**Passage to read:**
* * *

Episcopal consecration
- Principal consecrator: Martin Jumoad
- Co-consecrators: Rex Andrew Alarcon; Gilbert Garcera;
- Date: August 13, 2025
- Place: Pagadian Cathedral

= Ronald Timoner =

Filipino Roman Catholic Bishop (born 1971)

Ronald Anthony "Tonet" Parco Timoner (born August 13, 1971) is a Filipino Catholic prelate who has served as Bishop of Pagadian in the Philippines since 2025.

== Early life and education ==
Timoner was born on August 13, 1971, in Daet, Camarines Norte, Philippines. He studied philosophy at the Holy Rosary Minor Seminary in Naga, Camarines Sur, and theology at the University of Santo Tomas. He earned his licentiate in sacred theology at the Pontifical University of Saint Thomas Aquinas in Rome.

He is the younger brother of Gerard Timoner III, who leads the Dominicans worldwide as the 88th master of the Order of Preachers.

== Priesthood ==
Timoner was ordained to the priesthood on May 1, 1997, for the Diocese of Daet. Early in his ministry, he served as parochial vicar in the parishes in Paracale and Talisay. He later held several key roles at the Holy Trinity College Seminary in Labo, including spiritual director, prefect of discipline, and procurator. From 2004 to 2008, he ministered abroad as chaplain of the Church of Saint Thomas in Milan, Italy.

Upon his return, he was appointed chancellor of the Diocese of Daet, a post he held until 2016, while also taking on the role of director of the SPACFI-Socio-Pastoral Action Center Foundation in Daet beginning in 2015. Since 2017, he has served as parish priest of San Juan Bautista Parish in Daet.

* * *

**Data provided:**
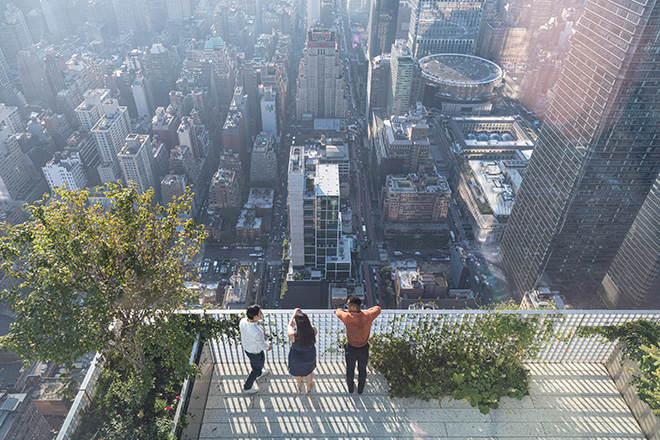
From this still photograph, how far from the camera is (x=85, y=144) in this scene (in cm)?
8944

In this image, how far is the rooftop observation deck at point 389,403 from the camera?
11.0 meters

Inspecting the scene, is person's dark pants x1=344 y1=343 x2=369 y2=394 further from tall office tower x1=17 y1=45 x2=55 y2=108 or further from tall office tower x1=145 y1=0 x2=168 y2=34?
tall office tower x1=145 y1=0 x2=168 y2=34

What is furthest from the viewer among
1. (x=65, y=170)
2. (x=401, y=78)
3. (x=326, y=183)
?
(x=401, y=78)

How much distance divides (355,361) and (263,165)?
78.1 meters

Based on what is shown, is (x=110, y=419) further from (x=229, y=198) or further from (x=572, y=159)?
(x=229, y=198)

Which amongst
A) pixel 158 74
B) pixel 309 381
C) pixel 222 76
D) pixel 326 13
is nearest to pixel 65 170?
pixel 222 76

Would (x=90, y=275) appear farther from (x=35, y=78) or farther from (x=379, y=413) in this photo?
(x=35, y=78)

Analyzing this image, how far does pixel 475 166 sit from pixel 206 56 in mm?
80340

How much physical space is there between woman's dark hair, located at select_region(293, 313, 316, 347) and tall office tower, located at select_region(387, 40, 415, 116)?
307ft

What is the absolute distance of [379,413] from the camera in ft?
37.1

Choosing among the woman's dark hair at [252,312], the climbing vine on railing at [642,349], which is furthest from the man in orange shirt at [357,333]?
the climbing vine on railing at [642,349]

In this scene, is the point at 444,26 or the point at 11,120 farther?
the point at 444,26

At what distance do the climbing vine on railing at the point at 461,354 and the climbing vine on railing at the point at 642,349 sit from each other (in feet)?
5.24

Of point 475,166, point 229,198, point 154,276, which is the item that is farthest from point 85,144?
point 154,276
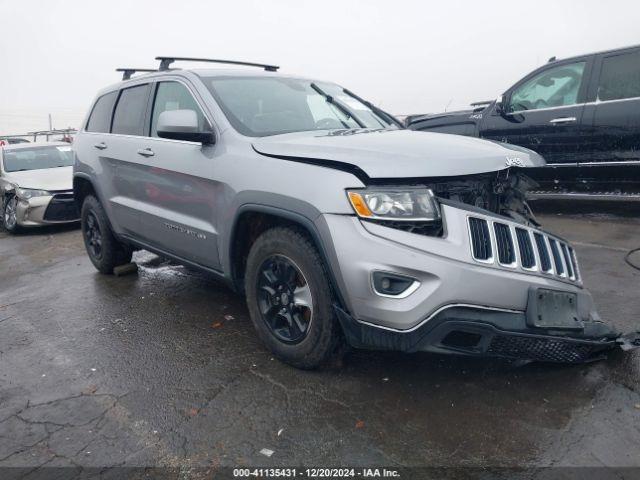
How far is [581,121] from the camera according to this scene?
22.0ft

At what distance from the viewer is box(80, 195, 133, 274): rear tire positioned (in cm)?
529

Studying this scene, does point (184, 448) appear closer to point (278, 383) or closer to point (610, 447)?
point (278, 383)

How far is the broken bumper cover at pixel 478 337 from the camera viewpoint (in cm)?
256

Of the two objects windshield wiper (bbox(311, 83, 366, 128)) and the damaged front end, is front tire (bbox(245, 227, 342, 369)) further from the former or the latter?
windshield wiper (bbox(311, 83, 366, 128))

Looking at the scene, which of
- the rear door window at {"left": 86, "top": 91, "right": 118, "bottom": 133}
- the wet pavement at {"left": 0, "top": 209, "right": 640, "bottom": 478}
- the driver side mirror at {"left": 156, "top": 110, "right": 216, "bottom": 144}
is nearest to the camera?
the wet pavement at {"left": 0, "top": 209, "right": 640, "bottom": 478}

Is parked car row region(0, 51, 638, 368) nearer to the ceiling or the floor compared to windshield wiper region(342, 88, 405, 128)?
nearer to the floor

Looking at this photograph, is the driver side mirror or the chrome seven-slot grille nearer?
the chrome seven-slot grille

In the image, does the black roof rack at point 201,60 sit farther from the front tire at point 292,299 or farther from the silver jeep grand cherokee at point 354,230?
the front tire at point 292,299

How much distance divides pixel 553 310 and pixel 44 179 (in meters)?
8.72

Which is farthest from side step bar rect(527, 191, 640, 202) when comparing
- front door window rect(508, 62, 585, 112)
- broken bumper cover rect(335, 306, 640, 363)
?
broken bumper cover rect(335, 306, 640, 363)

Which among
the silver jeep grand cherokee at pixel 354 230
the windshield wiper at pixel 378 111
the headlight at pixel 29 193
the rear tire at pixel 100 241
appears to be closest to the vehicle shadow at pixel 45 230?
the headlight at pixel 29 193

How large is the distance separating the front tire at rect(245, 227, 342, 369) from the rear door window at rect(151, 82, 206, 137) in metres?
1.07

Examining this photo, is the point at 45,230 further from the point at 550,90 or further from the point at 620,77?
the point at 620,77

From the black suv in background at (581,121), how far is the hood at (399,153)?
357 centimetres
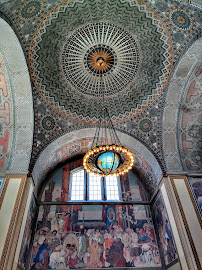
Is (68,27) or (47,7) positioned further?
(68,27)

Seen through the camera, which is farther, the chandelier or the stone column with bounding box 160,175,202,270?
the chandelier

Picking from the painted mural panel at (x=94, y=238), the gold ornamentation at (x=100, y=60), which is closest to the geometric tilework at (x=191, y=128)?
the painted mural panel at (x=94, y=238)

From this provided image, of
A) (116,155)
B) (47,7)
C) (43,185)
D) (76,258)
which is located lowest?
(76,258)

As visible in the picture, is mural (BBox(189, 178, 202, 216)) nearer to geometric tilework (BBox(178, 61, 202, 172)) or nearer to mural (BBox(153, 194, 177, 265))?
geometric tilework (BBox(178, 61, 202, 172))

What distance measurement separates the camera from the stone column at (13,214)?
6.87 m

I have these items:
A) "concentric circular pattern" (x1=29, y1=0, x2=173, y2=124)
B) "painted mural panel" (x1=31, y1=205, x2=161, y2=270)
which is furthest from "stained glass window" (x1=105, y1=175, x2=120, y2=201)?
"concentric circular pattern" (x1=29, y1=0, x2=173, y2=124)

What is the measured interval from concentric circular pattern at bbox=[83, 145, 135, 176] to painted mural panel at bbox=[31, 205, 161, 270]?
344 centimetres

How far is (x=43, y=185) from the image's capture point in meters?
11.2

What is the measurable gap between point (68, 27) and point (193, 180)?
8.31m

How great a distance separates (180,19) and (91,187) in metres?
8.55

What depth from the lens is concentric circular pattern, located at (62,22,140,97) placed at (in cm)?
912

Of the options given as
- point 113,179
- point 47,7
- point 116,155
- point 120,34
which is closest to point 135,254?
point 113,179

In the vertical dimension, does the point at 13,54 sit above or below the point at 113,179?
above

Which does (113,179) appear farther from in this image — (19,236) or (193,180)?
(19,236)
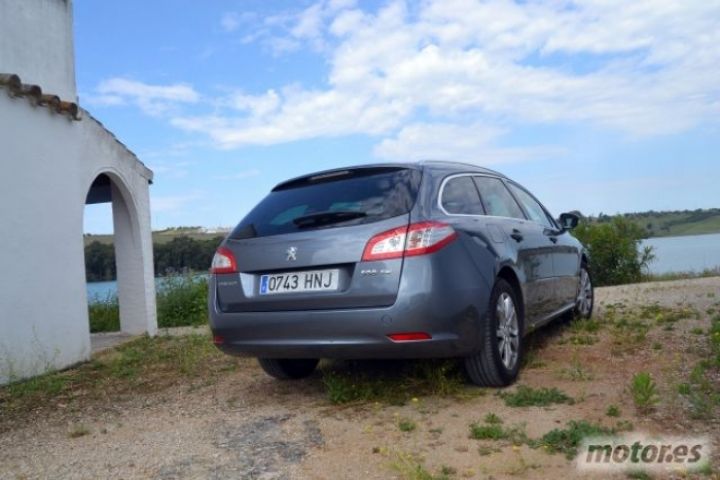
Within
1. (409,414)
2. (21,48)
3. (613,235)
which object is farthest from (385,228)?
(613,235)

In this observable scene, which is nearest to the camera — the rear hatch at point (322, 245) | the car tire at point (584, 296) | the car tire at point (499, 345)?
the rear hatch at point (322, 245)

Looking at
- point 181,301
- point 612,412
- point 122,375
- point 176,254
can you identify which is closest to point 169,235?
point 176,254

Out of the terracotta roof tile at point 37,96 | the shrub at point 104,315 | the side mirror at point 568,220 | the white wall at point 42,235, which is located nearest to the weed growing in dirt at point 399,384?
the side mirror at point 568,220

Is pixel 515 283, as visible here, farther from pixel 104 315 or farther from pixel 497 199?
pixel 104 315

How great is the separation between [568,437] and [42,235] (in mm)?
5519

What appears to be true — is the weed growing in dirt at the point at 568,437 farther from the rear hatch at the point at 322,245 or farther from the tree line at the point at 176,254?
the tree line at the point at 176,254

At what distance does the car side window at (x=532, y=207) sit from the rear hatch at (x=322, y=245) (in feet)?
6.68

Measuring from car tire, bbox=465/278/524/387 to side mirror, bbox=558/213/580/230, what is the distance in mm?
2589

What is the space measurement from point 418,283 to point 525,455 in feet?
3.72

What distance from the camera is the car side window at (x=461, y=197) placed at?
4309mm

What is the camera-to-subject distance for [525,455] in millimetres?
3080

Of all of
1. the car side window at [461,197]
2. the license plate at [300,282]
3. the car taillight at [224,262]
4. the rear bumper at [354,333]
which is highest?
the car side window at [461,197]

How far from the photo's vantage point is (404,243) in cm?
381

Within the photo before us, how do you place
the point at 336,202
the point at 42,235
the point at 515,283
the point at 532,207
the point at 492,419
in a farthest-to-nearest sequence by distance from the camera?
the point at 42,235 → the point at 532,207 → the point at 515,283 → the point at 336,202 → the point at 492,419
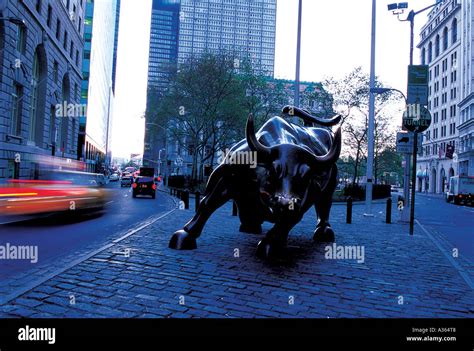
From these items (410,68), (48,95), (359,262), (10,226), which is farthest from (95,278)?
(48,95)

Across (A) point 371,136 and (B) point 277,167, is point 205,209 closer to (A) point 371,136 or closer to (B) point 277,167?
(B) point 277,167

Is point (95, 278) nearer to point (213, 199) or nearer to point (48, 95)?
point (213, 199)

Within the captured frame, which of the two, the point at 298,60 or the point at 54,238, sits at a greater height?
the point at 298,60

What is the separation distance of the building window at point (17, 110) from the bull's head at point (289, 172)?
27.6 metres

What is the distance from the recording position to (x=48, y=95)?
33.8 metres

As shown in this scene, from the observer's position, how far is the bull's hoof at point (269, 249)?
577cm

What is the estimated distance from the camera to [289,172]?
218 inches

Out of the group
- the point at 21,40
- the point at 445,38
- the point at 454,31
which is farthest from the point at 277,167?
the point at 445,38

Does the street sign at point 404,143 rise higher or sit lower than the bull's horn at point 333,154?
higher

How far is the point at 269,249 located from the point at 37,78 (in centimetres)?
3411

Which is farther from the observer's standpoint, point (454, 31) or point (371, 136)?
point (454, 31)

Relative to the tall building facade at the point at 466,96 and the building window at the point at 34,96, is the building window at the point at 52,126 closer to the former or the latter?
the building window at the point at 34,96

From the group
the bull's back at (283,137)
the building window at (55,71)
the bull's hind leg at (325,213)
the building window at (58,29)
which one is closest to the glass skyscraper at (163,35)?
the building window at (58,29)

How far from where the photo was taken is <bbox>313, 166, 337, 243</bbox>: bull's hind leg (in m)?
8.60
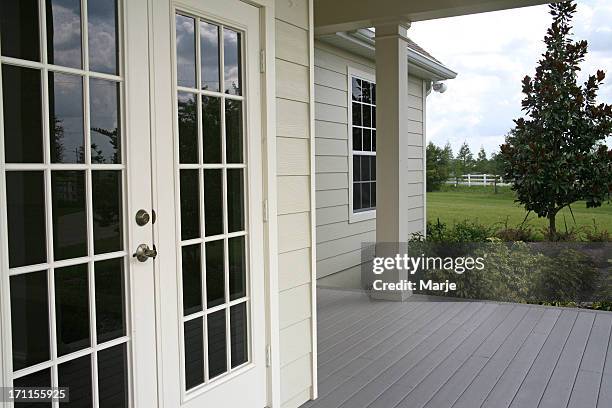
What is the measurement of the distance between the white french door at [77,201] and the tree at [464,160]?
35.3 feet

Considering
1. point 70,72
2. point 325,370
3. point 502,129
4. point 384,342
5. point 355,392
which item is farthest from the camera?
point 502,129

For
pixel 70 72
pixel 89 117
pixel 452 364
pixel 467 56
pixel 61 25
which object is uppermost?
pixel 467 56

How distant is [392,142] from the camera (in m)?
5.81

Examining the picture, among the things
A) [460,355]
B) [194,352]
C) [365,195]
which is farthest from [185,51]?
[365,195]

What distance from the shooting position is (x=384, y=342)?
15.0 ft

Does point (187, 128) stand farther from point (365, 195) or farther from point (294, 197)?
point (365, 195)

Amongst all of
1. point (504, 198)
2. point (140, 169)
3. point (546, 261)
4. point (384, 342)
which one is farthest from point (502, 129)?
point (140, 169)

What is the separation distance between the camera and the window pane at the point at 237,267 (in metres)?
2.84

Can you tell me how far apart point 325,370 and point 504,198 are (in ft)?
27.0

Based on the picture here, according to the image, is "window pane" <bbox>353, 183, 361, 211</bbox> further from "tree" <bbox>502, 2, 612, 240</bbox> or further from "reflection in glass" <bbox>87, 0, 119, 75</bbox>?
"reflection in glass" <bbox>87, 0, 119, 75</bbox>

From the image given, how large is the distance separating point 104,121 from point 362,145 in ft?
19.7

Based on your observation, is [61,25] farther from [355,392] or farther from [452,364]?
[452,364]

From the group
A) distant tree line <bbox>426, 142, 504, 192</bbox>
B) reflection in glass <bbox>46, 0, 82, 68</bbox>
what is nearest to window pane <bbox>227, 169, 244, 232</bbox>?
reflection in glass <bbox>46, 0, 82, 68</bbox>

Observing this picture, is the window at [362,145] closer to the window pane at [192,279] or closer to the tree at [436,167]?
the tree at [436,167]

* * *

**Exercise objective:** According to the article on Ronald Timoner, where did he serve as chaplain from 2004 to 2008?

**Solution for this problem:** At the Church of Saint Thomas in Milan, Italy.